Сколько же их, только литовских кладбищ, разбросано по бескрайним таежным и степным просторам? Есть люди, которые на этот мрачно-риторический вопрос дают конкретные ответы. Потому что – кто по службе, а кто по личной инициативе – занимаются поиском и архивацией данных о погибших, восстановлением, приведением в порядок еще сохранившихся кладбищ.
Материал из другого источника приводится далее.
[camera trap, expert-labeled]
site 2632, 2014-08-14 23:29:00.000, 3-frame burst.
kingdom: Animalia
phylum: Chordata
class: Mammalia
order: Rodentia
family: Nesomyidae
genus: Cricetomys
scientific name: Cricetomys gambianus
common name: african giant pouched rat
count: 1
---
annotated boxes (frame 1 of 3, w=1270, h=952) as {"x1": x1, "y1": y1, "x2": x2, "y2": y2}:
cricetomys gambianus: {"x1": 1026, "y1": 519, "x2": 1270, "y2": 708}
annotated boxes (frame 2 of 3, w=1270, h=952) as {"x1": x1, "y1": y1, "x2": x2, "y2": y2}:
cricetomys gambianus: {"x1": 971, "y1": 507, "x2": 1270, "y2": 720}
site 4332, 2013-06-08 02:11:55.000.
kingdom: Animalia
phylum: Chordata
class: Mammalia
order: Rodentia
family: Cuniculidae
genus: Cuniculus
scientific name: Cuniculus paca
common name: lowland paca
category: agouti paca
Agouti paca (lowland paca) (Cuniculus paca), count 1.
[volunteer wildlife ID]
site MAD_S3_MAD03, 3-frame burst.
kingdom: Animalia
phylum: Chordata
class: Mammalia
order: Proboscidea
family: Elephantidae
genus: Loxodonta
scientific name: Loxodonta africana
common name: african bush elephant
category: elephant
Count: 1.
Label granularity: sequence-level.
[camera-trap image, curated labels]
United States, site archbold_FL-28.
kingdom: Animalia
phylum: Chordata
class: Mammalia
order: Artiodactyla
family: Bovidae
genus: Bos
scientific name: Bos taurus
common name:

Виленчанка Гитана Буйвидайте руководит общественной ассоциацией "Мы", члены которой, кроме прочего, организуют изготовление памятных деревянных крестов и установку их в местах ссылок литовцев:
– На Ольхоне и в Иркутске мы с помощью тамошних активистов восстанавливаем десять крестов. В Иркутской области в этой деятельности нам помогают все, представители власти в том числе. Притом что далеко не все знают о захоронениях, в школах об этом не говорится. Жители Литвы массово высылались туда в 40-е годы. На Ольхоне был рыбный завод, где работали ссыльные литовцы, также они работали на заготовке леса. Работа и климат тяжелые, жили они недолго… Там, на старых кладбищах, и поставим кресты.
В России, к сожалению, сейчас многие люди вообще не в курсе, что происходило в местах ссылок и каков был их масштаб. Есть, кстати, интересный сайт "Бессмертный барак". Там публикуются такие истории… С фотографиями, фактами, документами. Каждый может отправить и свою семейную историю. То, что там опубликовано, заставляет осознавать факты и сопереживать. Понимать, какая случилась трагедия, что такое террор. Начиная с 1918 года, потом 37-й, 40-е годы, – говорит она.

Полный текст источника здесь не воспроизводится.